─── Provided data ───

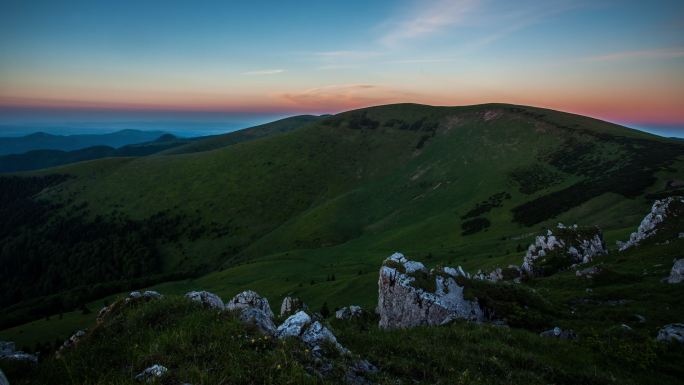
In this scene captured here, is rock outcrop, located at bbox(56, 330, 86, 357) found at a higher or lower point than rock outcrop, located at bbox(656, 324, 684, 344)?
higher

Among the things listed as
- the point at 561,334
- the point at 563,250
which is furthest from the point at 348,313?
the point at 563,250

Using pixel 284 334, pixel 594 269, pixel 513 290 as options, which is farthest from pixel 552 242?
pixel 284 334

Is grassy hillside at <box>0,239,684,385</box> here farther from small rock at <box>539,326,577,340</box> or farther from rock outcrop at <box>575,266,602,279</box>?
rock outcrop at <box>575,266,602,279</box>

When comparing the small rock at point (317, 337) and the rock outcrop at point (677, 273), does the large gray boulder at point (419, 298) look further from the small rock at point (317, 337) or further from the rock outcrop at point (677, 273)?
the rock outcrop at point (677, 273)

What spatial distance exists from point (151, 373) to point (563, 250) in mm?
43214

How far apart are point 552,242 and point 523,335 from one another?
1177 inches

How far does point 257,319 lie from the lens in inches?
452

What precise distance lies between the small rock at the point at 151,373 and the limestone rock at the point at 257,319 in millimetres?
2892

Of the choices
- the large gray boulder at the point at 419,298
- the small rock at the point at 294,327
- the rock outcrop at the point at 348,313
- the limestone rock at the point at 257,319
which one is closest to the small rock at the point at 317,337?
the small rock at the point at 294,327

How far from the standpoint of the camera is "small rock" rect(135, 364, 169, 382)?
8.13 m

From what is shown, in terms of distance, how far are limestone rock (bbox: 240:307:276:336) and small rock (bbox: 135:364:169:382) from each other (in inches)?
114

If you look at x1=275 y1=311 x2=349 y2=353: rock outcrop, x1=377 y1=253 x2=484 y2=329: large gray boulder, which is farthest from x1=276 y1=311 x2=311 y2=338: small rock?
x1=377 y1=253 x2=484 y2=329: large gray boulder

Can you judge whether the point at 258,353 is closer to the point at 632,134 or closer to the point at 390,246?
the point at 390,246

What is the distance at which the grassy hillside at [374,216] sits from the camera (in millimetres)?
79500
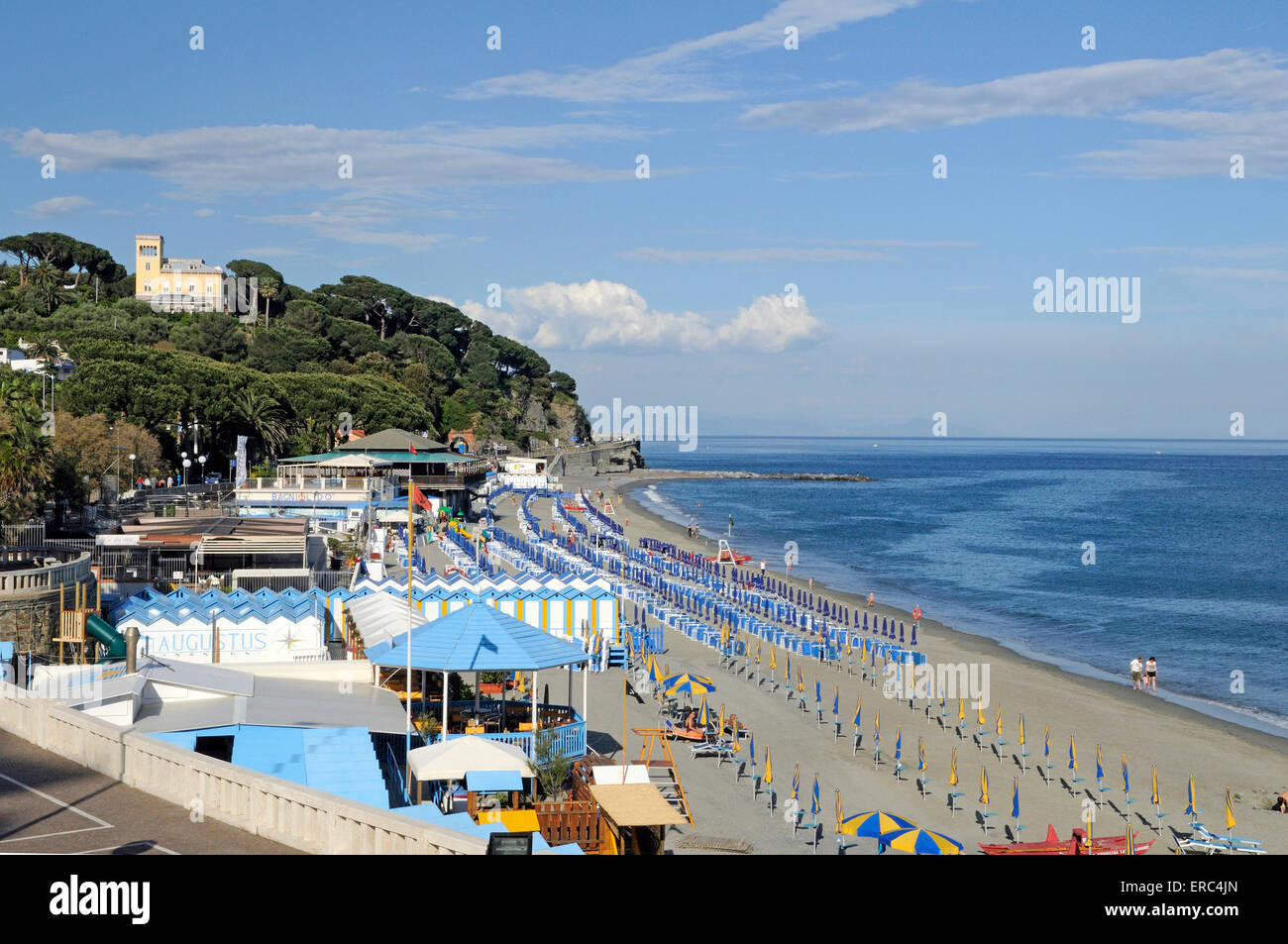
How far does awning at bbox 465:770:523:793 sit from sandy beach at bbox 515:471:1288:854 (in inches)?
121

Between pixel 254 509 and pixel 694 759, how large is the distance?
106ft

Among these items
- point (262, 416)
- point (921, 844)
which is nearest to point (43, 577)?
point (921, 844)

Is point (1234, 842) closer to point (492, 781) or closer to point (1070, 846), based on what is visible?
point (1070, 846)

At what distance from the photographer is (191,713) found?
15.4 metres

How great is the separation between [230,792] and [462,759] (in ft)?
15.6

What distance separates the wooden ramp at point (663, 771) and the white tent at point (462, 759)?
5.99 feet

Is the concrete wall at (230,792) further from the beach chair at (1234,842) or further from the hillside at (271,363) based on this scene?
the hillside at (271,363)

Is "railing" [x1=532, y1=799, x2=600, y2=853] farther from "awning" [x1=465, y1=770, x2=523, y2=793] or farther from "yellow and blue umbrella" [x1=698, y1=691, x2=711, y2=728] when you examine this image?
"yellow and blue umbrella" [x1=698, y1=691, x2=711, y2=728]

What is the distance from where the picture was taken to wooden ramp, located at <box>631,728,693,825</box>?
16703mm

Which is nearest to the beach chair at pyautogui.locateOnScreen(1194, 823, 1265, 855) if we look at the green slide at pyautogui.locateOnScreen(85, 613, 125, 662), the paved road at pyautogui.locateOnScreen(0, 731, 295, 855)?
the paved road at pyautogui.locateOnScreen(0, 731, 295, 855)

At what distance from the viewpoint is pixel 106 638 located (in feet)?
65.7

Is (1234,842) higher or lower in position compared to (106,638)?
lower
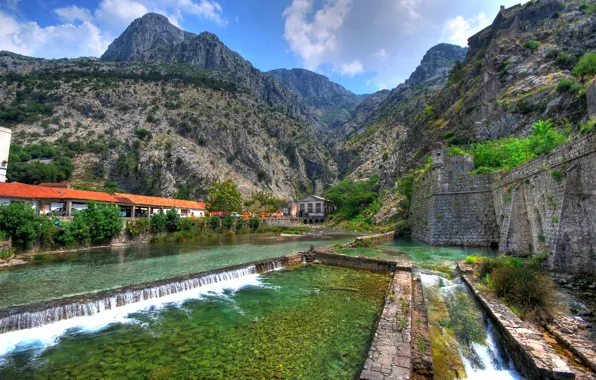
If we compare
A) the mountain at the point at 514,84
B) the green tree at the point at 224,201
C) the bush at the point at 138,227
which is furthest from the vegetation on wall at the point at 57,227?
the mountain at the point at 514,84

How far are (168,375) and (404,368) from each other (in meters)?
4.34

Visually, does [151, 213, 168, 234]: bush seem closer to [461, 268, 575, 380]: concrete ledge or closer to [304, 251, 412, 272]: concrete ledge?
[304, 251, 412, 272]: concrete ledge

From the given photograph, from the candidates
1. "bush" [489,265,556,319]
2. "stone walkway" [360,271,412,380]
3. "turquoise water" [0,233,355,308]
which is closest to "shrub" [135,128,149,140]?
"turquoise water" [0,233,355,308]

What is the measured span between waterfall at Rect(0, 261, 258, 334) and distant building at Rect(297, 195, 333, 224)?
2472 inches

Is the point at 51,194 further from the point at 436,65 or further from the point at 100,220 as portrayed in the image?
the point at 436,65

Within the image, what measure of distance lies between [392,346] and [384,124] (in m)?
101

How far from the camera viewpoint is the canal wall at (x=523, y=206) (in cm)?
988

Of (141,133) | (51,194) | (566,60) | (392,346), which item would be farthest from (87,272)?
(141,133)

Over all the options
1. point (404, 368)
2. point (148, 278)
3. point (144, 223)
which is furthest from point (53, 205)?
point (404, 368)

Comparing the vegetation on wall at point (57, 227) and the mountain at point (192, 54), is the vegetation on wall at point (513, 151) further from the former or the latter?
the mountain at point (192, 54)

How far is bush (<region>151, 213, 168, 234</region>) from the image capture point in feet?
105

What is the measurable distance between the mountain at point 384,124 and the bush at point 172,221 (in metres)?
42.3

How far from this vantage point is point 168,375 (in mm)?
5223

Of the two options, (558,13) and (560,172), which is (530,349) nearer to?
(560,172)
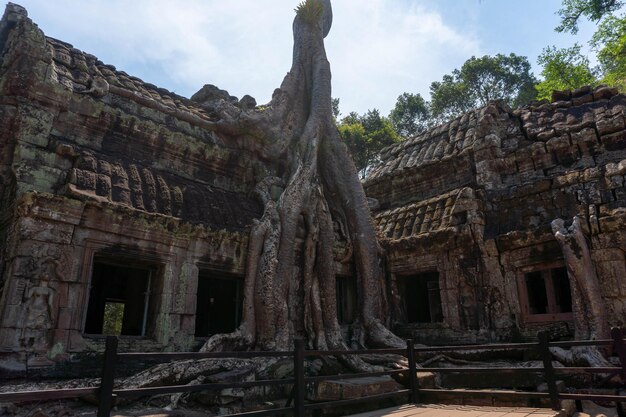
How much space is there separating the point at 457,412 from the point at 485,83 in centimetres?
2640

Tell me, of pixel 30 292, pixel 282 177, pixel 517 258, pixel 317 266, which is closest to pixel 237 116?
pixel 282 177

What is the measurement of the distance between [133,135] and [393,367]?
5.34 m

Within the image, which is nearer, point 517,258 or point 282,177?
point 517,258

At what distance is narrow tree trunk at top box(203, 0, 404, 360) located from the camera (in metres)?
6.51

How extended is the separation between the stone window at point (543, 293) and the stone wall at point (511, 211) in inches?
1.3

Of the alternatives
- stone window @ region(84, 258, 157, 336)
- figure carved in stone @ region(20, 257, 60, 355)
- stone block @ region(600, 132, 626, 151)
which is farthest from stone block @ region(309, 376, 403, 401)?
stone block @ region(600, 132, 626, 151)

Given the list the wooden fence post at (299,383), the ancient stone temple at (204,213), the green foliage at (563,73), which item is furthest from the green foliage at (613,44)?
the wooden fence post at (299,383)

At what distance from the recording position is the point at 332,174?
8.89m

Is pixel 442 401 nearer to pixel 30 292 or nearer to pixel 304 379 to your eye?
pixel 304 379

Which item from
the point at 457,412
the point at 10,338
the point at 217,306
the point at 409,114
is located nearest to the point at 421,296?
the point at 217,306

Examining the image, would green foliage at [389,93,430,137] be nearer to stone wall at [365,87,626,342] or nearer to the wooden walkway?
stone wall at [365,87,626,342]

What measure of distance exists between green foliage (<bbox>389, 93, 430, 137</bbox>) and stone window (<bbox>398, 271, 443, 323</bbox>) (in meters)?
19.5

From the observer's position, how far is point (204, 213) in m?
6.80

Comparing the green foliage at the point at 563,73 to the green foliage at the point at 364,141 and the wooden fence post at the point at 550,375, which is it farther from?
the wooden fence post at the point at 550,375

───
─── Provided data ───

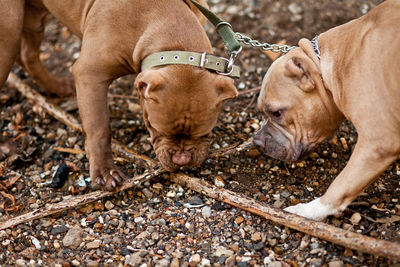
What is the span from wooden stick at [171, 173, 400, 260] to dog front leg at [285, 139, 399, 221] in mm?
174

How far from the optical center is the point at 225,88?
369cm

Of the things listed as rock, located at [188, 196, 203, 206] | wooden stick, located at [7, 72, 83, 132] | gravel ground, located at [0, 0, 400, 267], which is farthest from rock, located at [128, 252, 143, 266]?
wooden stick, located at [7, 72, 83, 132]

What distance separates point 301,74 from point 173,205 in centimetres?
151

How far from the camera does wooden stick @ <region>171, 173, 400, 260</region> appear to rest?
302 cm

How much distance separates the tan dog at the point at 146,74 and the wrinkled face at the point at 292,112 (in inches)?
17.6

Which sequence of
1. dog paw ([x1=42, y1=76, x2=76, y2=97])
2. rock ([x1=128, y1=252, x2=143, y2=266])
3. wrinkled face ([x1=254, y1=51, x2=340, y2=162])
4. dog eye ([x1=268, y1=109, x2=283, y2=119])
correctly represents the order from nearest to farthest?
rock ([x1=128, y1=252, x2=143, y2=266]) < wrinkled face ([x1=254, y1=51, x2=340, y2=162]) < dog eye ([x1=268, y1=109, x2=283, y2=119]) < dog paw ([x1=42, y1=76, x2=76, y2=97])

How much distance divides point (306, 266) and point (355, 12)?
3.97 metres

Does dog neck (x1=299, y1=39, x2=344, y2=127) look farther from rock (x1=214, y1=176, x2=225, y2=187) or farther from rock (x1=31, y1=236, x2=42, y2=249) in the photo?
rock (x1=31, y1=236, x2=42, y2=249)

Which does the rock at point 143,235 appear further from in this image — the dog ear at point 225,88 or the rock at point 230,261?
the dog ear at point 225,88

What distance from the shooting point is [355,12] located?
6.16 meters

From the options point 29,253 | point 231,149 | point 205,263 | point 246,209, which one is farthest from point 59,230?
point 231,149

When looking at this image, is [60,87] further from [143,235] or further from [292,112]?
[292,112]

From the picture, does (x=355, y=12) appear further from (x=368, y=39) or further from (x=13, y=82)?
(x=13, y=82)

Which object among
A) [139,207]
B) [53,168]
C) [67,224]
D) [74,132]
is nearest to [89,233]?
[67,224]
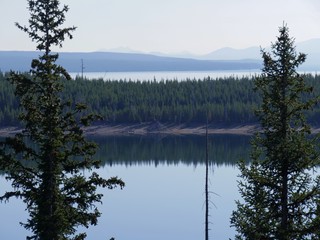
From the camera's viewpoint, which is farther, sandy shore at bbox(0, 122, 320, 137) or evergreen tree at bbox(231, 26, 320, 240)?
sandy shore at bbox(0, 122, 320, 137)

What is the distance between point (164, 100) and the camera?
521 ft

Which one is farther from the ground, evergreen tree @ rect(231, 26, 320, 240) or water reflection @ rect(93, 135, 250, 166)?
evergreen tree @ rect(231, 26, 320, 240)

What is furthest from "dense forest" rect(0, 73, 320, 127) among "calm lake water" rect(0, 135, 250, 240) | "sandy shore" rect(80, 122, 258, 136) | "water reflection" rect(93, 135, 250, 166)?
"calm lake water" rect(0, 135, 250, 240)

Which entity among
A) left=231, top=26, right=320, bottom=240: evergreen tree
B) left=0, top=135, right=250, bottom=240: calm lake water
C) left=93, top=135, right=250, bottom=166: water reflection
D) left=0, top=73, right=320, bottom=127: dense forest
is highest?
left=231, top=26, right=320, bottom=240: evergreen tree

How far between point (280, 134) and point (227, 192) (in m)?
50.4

───

> Problem description
Please recast the data between the lines holding "Is point (1234, 842)" and "2472 inches", inclusive, as a Markdown table with the columns Row and Text, one line per row. Skip blank lines and leave any pictures out.

> Task response
| Row | Text |
|---|---|
| 1 | Is point (1234, 842) closer to point (492, 781) or closer to point (1070, 846), based on what is visible? |
| 2 | point (1070, 846) |
| 3 | At what distance from the photographer is (191,713) found? |
| 4 | 15.4 metres |
| 5 | How great is the separation between [230,792] and [462,759] (in ft)? |
| 6 | 15.6 |
| 7 | What distance separates the wooden ramp at point (663, 771) and the white tent at point (462, 759)? |
| 8 | 5.99 feet |
| 9 | Is the concrete wall at (230,792) further from the beach chair at (1234,842) or further from the hillside at (271,363) based on this scene? |
| 10 | the hillside at (271,363) |
| 11 | Is "railing" [x1=532, y1=799, x2=600, y2=853] farther from "awning" [x1=465, y1=770, x2=523, y2=793] or farther from "yellow and blue umbrella" [x1=698, y1=691, x2=711, y2=728] when you examine this image? |
| 12 | "yellow and blue umbrella" [x1=698, y1=691, x2=711, y2=728] |
| 13 | What is the distance from where the picture was taken to wooden ramp, located at <box>631,728,693,825</box>? |
| 14 | 16703mm |
| 15 | Which is nearest to the beach chair at pyautogui.locateOnScreen(1194, 823, 1265, 855) if we look at the green slide at pyautogui.locateOnScreen(85, 613, 125, 662), the paved road at pyautogui.locateOnScreen(0, 731, 295, 855)? |
| 16 | the paved road at pyautogui.locateOnScreen(0, 731, 295, 855) |
| 17 | At what distance from the viewpoint is pixel 106 638 located (in feet)? |
| 18 | 65.7 |
| 19 | Is (1234,842) higher or lower in position compared to (106,638)? |
| 20 | lower |
| 21 | If we compare |
| 22 | A) the mountain at the point at 514,84 |
| 23 | B) the green tree at the point at 224,201 |
| 24 | C) the bush at the point at 138,227 |
| 25 | which is furthest from the vegetation on wall at the point at 57,227? |
| 26 | the mountain at the point at 514,84 |
| 27 | How far are (168,375) and (404,368) from each other (in meters)? |
| 28 | 4.34 |
| 29 | Visually, does [151, 213, 168, 234]: bush seem closer to [461, 268, 575, 380]: concrete ledge or closer to [304, 251, 412, 272]: concrete ledge? |
| 30 | [304, 251, 412, 272]: concrete ledge |
| 31 | From the given photograph, from the candidates |
| 32 | 1. "bush" [489,265,556,319] |
| 33 | 2. "stone walkway" [360,271,412,380] |
| 34 | 3. "turquoise water" [0,233,355,308] |
| 35 | which is closest to "shrub" [135,128,149,140]? |
| 36 | "turquoise water" [0,233,355,308] |
| 37 | What is the measured span between waterfall at Rect(0, 261, 258, 334) and distant building at Rect(297, 195, 333, 224)? |
| 38 | 2472 inches |